Let it happen, and work around it. This may mean allowing providers to work nights for private pay at the same public clinic they staff during the day. Or it could involve letting them charge an extra fee for each patient that goes directly to the provider. This is a very tricky option; it's highly effective but it can easily lead to patient exploitation.
Female Condoms, a Mea Culpa
Published January 06, 2009 @ 09:22AM PT
(photo credit: wikipedia France)
It’s been accepted wisdom in global health for quite a while that nobody likes the female condom. It’s bulky. It makes a squeaky noise while in use, and you can still see it after it has been inserted. It’s expensive. It’s difficult to put in. It is, all in all, profoundly unsexy. (admit it - you even find that picture up there vaguely icky)
And despite all that, it looks like accepted wisdom has been wrong.

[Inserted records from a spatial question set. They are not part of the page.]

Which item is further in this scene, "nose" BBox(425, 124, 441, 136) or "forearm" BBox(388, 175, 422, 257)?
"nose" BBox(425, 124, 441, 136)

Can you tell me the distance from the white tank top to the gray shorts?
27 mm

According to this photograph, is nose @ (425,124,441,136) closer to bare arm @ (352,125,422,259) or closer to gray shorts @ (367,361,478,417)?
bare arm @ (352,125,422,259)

Here’s the thing we forgot – for a huge slice of the female population, sex has nothing to do with “sexy.” Sex is paid work, coerced work, a form of slavery, or an unpleasant duty for one’s husband. In those circumstances, a little insertion effort in return for protection from HIV or Herpes is well worth it.
Which makes those of us who scoffed (And yes, I was one of them. I bought a female condom, found its looks and feel hideous, and never thought about it again except as a very bad idea.) look like insensitive jerks that can’t get past our own experience.
I was put in my place by a recent Oxfam paper that someone recommended to me on Twitter. Called “Failing Women, Withholding Protection,” it thoroughly debunks the idea that the female condom is hated by users. It says that the reasons for neglecting female condoms “mirror the common reasons for not using a male condom: responses formed by ignorance, culture, denial, ‘poverty’, and conservatism. Added to this are overarching errors of a lack of leadership, a huge funding bias against existing forms of primary HIV prevention, failure to scale up programming, and failure to invest in strategies to lower the cost of female condoms.” Ouch.
South Africa’s Mail & Guardian online was way ahead of me on this discovery. It was already making this point in 2005, when it said that “Sniggering at the (female condom), it seemed, was a privilege only for those lucky enough to have a choice about whether to sleep with a man who wouldn’t wear protection.”
It’s pretty clear at this point that neglecting the female condom is a public health embarrassment. A commenter on the From Poverty to Power blog pointed out that it really doesn’t matter if most people hate the female condom. Most contraceptive methods have trouble with acceptance. The question is – even if it is hated – why has no one supported efforts to improve the design? It could make a major difference in female empowerment, and yet it hasn’t been pursued.
If you want to do something about this neglect, you can join Prevention Now, a global anti-AIDS campaign that promotes the female condom.
About the female condom
The female condom was developed by a Danish physician named Lasse Hessel, who is really pretty eccentric. He also invented two kinds of diet pills, and used MRI technology to determine how women could better experience sex.
It consists of two rings, connected by a polyurethane or latex sheath. One ring is inserted into the vagina, while the other remains outside. It serves as a barrier method against HIV and sexually transmitted infections. It is less effective than the male condom, but far more effective than using no protection. You can find more information about female condom effectiveness here, and instructions for use here.